Together, these links inspired the research team to take a closer look at the inflammasome and its impact on the course of infection in their mouse model. They did this by removing a key component of the inflammasome, an enzyme called caspase-1. “It turns out that animals that did not receive it had much higher levels of infection,” said Sateriale.

Additional work has shown that mice without caspase-1 only in intestinal epithelial cells suffered infections as high as those without caspase-1, demonstrating the crucial role of the epithelial cell.

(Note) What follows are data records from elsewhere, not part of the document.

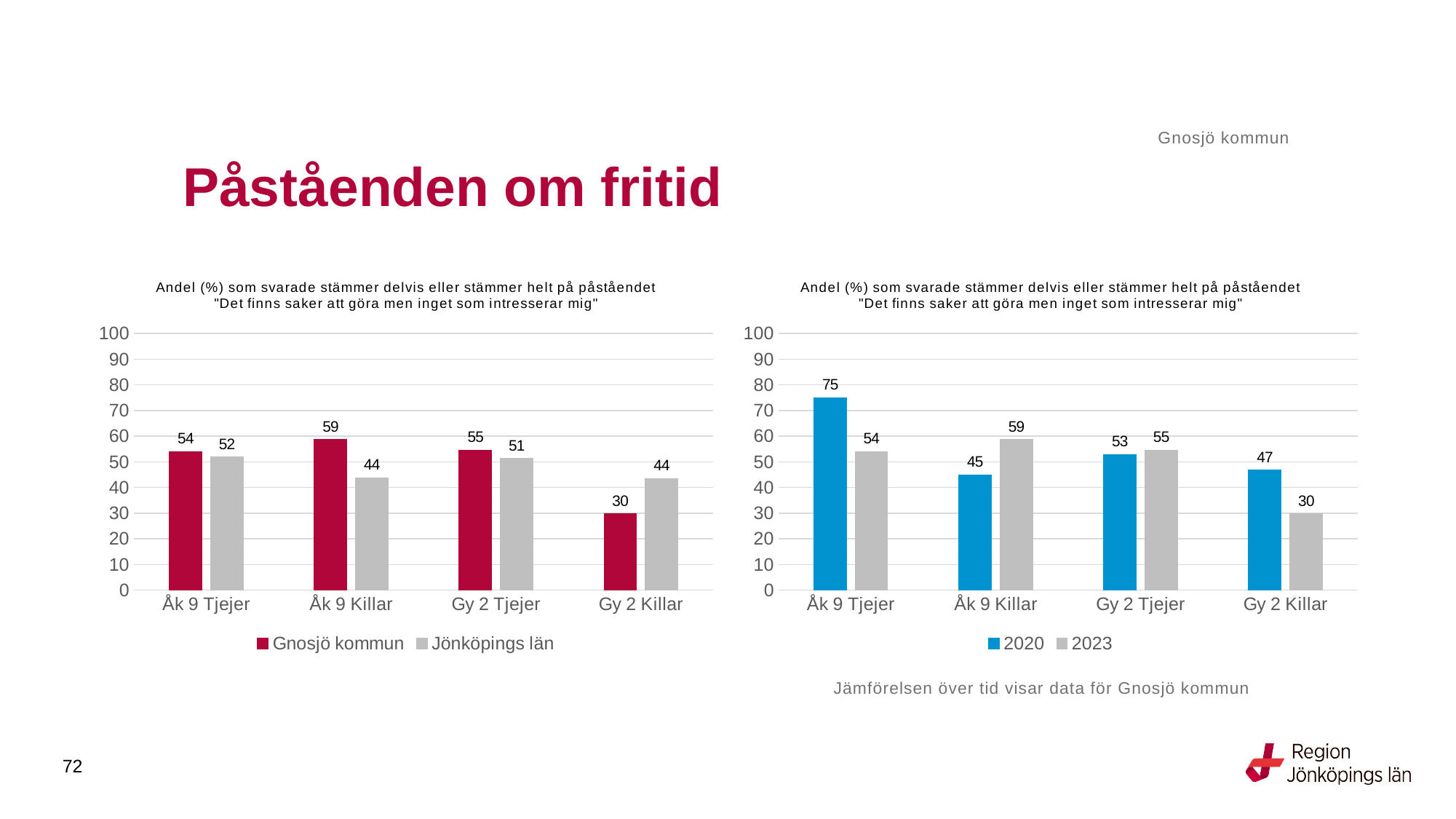
In the right chart, what is the difference between 2020 and 2023 for Åk 9 Tjejer? 21 How many categories are shown on the x axis of the left chart? 4 In the left chart, what is the value for Jönköpings län for Gy 2 Tjejer? 51 In the right chart, what is the value for 2020 for Åk 9 Tjejer? 75 What kind of chart is the left chart? Bar chart In the right chart, what is the value for 2023 for Gy 2 Killar? 30 In the right chart, which is larger for Åk 9 Killar: 2020 or 2023? 2023 In the left chart, which category has the lowest value for Gnosjö kommun? Gy 2 Killar In the left chart, what is the value for Gnosjö kommun for Åk 9 Killar? 59 In the right chart, which category has the highest value for 2020? Åk 9 Tjejer In the left chart, what is the difference between Gnosjö kommun and Jönköpings län for Åk 9 Killar? 15 How many series does the legend of the right chart list? 2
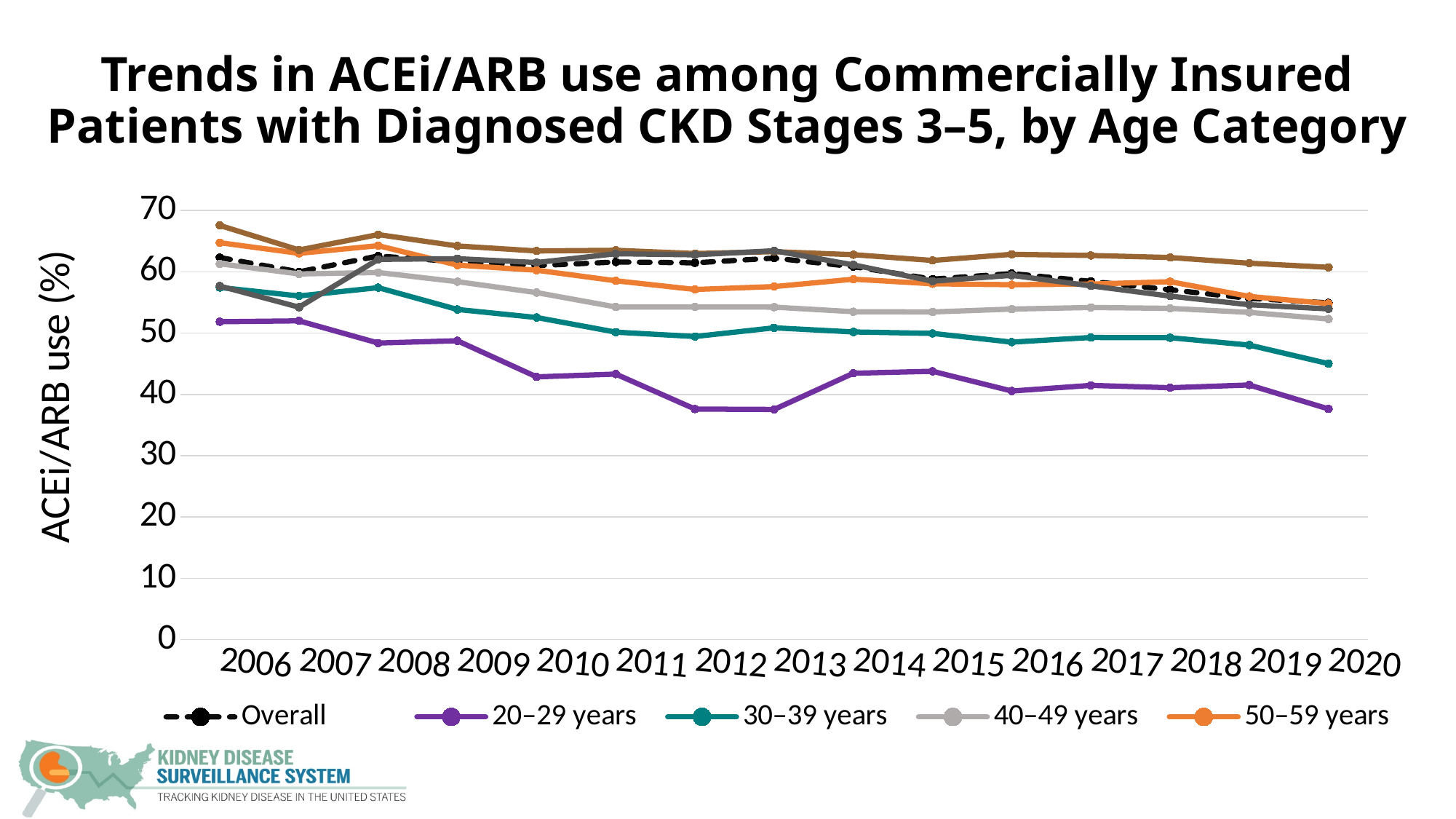
In 2020, which is higher: the value for 30–39 years or the value for 20–29 years? 30–39 years What is the label of the y axis? ACEi/ARB use (%) How many years are plotted along the x axis? 15 Does the value for 30–39 years rise or fall from 2006 to 2020? fall Does the value for 20–29 years rise or fall from 2006 to 2020? fall How many series does the legend list? 5 Which age group listed in the legend has the lowest ACEi/ARB use across all years? 20–29 years Is the value for 30–39 years in 2020 greater or less than 50? less What kind of chart is shown on the slide? line chart Is the value for 50–59 years in 2006 greater or less than 60? greater Is the value for 20–29 years in 2012 greater or less than 40? less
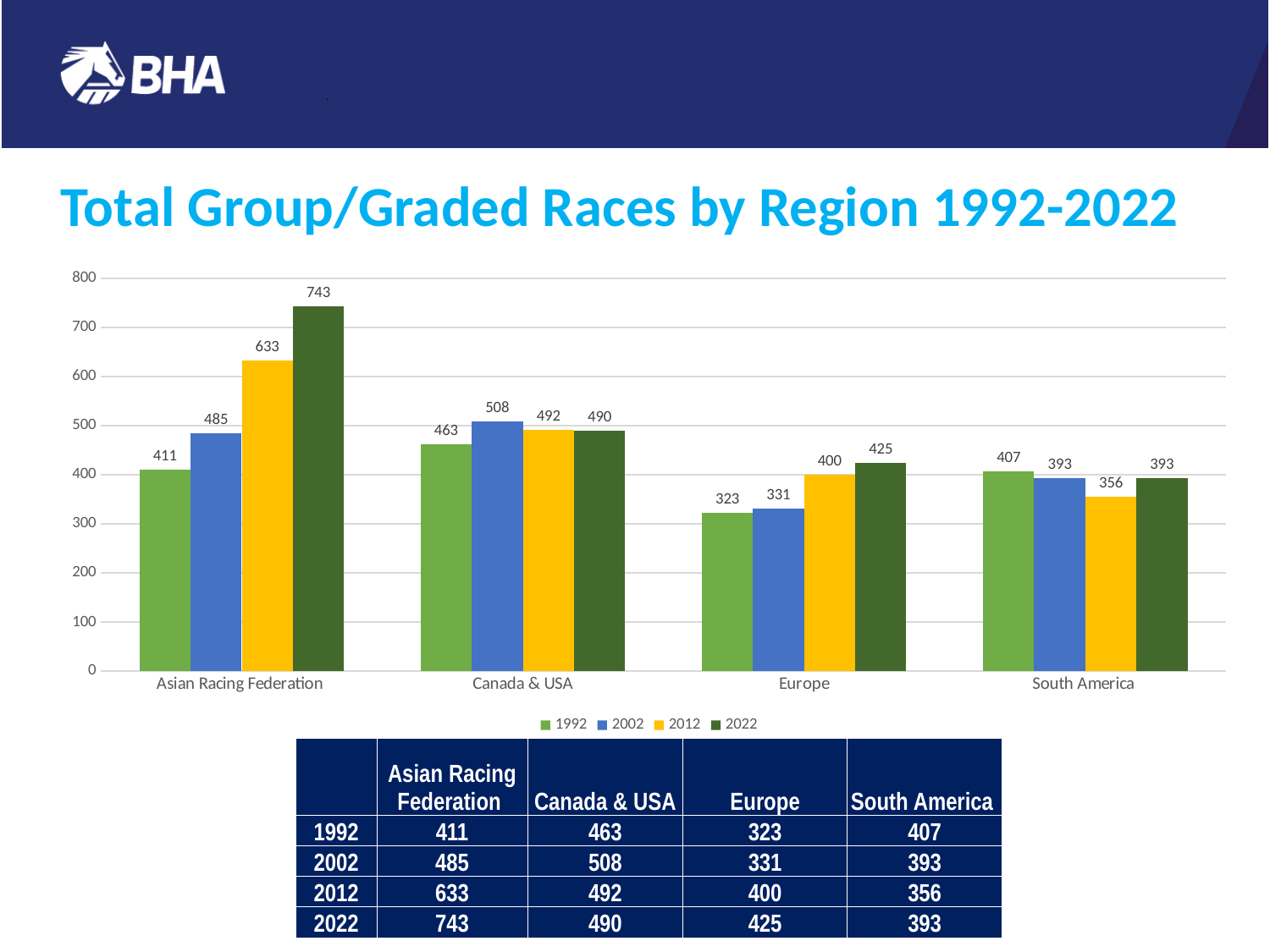
What is the difference between the 2022 and 1992 values for Asian Racing Federation? 332 Which region has the lowest value in 1992? Europe What is the value for South America in 2012? 356 What is the value for Asian Racing Federation in 2022? 743 Do the values for Europe rise or fall from 1992 to 2022? Rise What is the title of the chart? Total Group/Graded Races by Region 1992-2022 How many series does the legend list? 4 How many regions are shown on the x axis? 4 What kind of chart is shown? Bar chart Which region has the highest value in 2022? Asian Racing Federation What is the value for Europe in 1992? 323 Which is larger: Canada & USA in 2002 or Canada & USA in 2012? Canada & USA in 2002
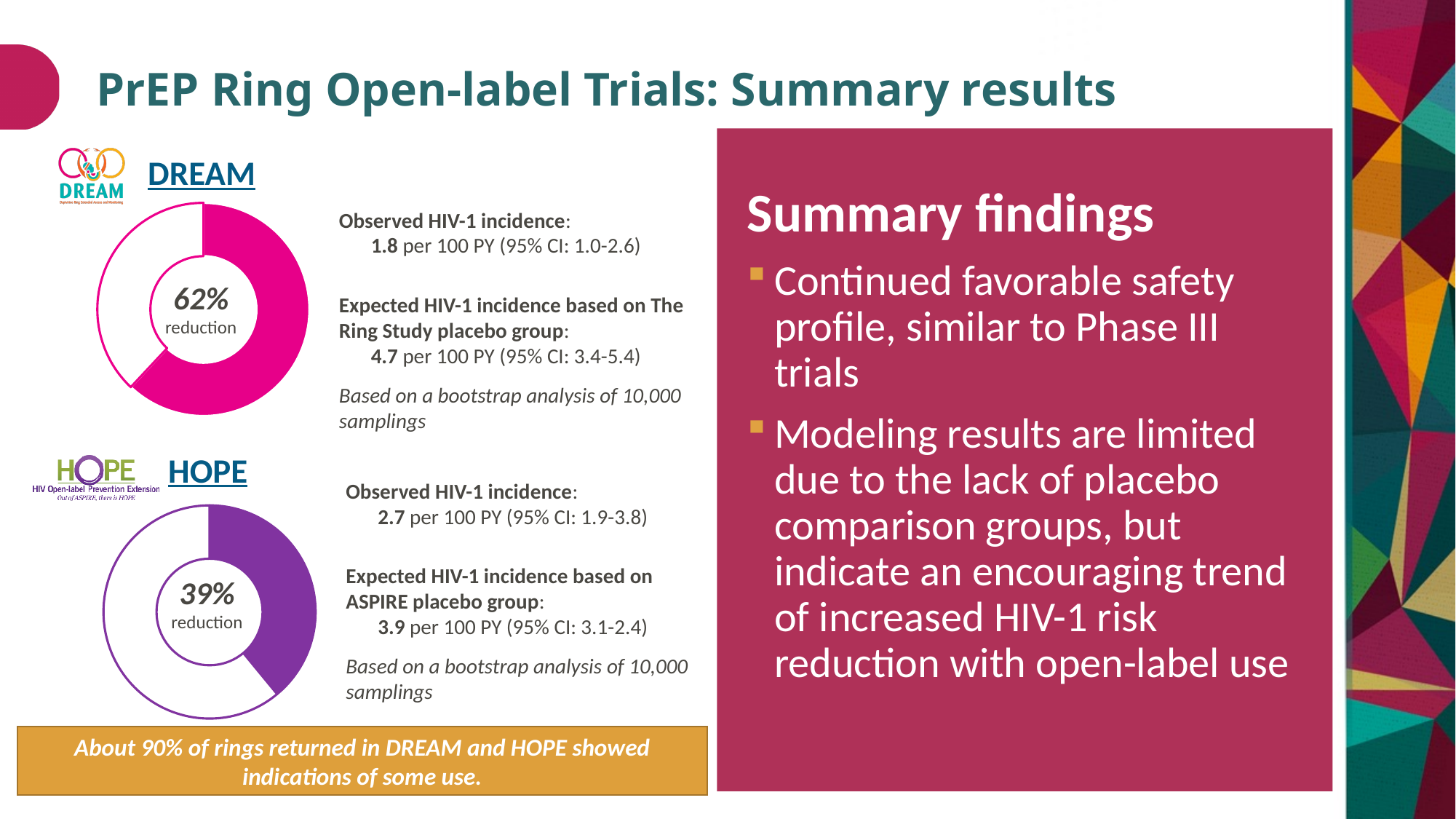
Is the reduction shown in the HOPE donut chart greater or less than 50%? less What percentage reduction is shown in the center of the HOPE donut chart? 39% Is the reduction shown in the DREAM donut chart greater or less than 50%? greater Which trial's donut chart shows the larger reduction, DREAM or HOPE? DREAM What share of the HOPE donut chart is filled in purple? 39% What colour is the filled segment of the HOPE donut chart? Purple Which trial's donut chart shows the smaller reduction, DREAM or HOPE? HOPE What kind of chart is used to show the reduction for DREAM and HOPE? Donut (pie) chart What percentage reduction is shown in the center of the DREAM donut chart? 62% What is the difference in percentage points between the reduction shown in the DREAM chart and the reduction shown in the HOPE chart? 23 percentage points How many donut charts are shown on the slide? 2 What colour is the filled segment of the DREAM donut chart? Pink (magenta)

Consistent with this idea, the team led by Penn Vet showed that, of a variety of candidate receptors, only the loss of the NLRP6 receptor led to a failure to control the infection. NLRP6 is a receptor restricted to epithelial barriers previously linked to the detection and maintenance of the intestinal microbiome, a bacterium that naturally colonizes the intestine. However, experiments revealed that mice never exposed to bacteria and therefore did not have a microbiome, also activated their inflammasome after infection with Cryptosporidium – a sign that this aspect of danger signaling occurs in direct response to the parasite and independent infection of the bacterial community of the intestine.

To track how the triggering of the intestinal inflammasome led to an effective response, the researchers looked at some of the signaling molecules, or cytokines, normally associated with the activation of the inflammasome. They found that the infection leads to the release of IL-18, with animals that do not have this cytokine or the ability to release it with more severe infection.

“And when you add IL-18, you can rescue these mice,” said Sateriale, almost reversing the effects of the infection.

Striepen, Sateriale and colleagues believe there is much more work to be done to find a vaccine against Cryptosporidium. But they say their findings help to illuminate important aspects of the interaction between the parasite, the immune system and the inflammatory response, relationships that can inform these translational goals.

Moving on, they are looking to the later stages of Cryptosporidium infection to see how the host successfully controls it. “Now that we understand how the infection is detected, we would like to understand the mechanisms by which it is controlled,” said Sateriale. “After the system detects a parasite, what is done to restrict its growth and kill it?”